JOURNAL ARTICLE

Evaluation and management of small-bowel obstruction: an Eastern Association for the Surgery of Trauma practice management guideline

Adrian A Maung, Dirk C Johnson, Greta L Piper, Ronald R Barbosa, Susan E Rowell, Faran Bokhari, Jay N Collins, Joseph R Gordon, Jin H Ra, Andrew J Kerwin
Journal of Trauma and Acute Care Surgery 2012, 73 (5 Suppl 4): S362-9
23114494

BACKGROUND: Small-bowel obstruction (SBO) represents as many as 16% of surgical admissions and more than 300,000 operations annually in the United States. The optimal strategies for the diagnosis and management of SBO continue to evolve secondary to advances in imaging techniques, critical care, and surgical techniques. This updated systematic literature review was developed by the Eastern Association for the Surgery of Trauma to provide up-to-date evidence-based recommendations for SBO.
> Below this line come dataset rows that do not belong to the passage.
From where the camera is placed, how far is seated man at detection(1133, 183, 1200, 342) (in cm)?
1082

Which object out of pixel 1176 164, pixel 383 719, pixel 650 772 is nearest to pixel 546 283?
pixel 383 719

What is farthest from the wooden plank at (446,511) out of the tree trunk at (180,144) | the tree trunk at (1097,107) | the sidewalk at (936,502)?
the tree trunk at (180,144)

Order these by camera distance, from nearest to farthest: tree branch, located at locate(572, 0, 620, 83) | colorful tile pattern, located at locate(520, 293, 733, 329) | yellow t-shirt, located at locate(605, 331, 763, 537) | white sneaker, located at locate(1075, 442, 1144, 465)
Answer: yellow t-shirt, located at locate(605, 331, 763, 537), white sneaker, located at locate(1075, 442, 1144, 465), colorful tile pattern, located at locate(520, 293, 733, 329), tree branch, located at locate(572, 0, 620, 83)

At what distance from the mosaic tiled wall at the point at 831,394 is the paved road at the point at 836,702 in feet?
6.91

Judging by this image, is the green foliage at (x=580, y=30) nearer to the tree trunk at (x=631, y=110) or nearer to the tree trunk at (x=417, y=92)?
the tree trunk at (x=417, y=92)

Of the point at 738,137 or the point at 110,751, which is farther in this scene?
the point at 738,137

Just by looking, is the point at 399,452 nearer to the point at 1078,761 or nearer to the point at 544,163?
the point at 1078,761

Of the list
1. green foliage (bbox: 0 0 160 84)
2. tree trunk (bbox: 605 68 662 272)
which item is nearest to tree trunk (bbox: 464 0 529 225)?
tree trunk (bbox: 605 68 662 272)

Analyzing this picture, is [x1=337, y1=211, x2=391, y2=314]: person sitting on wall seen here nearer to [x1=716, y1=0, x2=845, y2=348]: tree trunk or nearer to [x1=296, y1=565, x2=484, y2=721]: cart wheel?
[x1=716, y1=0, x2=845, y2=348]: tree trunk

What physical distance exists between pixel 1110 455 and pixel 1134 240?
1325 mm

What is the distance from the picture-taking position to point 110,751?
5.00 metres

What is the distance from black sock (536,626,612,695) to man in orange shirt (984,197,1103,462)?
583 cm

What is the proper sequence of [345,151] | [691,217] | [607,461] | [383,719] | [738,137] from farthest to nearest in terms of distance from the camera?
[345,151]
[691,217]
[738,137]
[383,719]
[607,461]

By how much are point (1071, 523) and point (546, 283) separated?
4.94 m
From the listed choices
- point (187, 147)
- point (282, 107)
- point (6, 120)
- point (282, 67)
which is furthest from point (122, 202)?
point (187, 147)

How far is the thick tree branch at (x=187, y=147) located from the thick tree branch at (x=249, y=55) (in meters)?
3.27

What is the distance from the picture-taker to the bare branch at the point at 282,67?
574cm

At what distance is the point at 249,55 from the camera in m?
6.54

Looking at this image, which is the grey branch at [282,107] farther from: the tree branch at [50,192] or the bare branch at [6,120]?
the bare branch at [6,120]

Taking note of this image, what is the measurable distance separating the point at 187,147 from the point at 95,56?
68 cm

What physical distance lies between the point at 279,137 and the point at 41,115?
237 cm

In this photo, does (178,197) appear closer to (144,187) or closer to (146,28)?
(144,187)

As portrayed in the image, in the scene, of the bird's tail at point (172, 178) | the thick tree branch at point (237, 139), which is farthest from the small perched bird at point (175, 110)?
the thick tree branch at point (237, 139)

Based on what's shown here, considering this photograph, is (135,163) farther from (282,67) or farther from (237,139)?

METHODS: A search of the National Library of Medicine MEDLINE database was performed using PubMed interface for articles published from 2007 to 2011.

RESULTS: The search identified 53 new articles that were then combined with the 131 studies previously reviewed by the 2007 guidelines. The updated guidelines were then presented at the 2012 annual EAST meeting.

CONCLUSION: Level I evidence now exists to recommend the use of computed tomographic scan, especially multidetector computed tomography with multiplanar reconstructions, in the evaluation of patients with SBO because it can provide incremental clinically relevant information over plains films that may lead to changes in management. Patients with evidence of generalized peritonitis, other evidence of clinical deterioration, such as fever, leukocytosis, tachycardia, metabolic acidosis, and continuous pain, or patients with evidence of ischemia on imaging should undergo timely exploration. The remainder of patients can safely undergo initial nonoperative management for both partial and complete SBO. Water-soluble contrast studies should be considered in patients who do not clinically resolve after 48 to 72 hours for both diagnostic and potential therapeutic purposes. Laparoscopic treatment of SBO has been demonstrated to be a viable alternative to laparotomy in selected cases.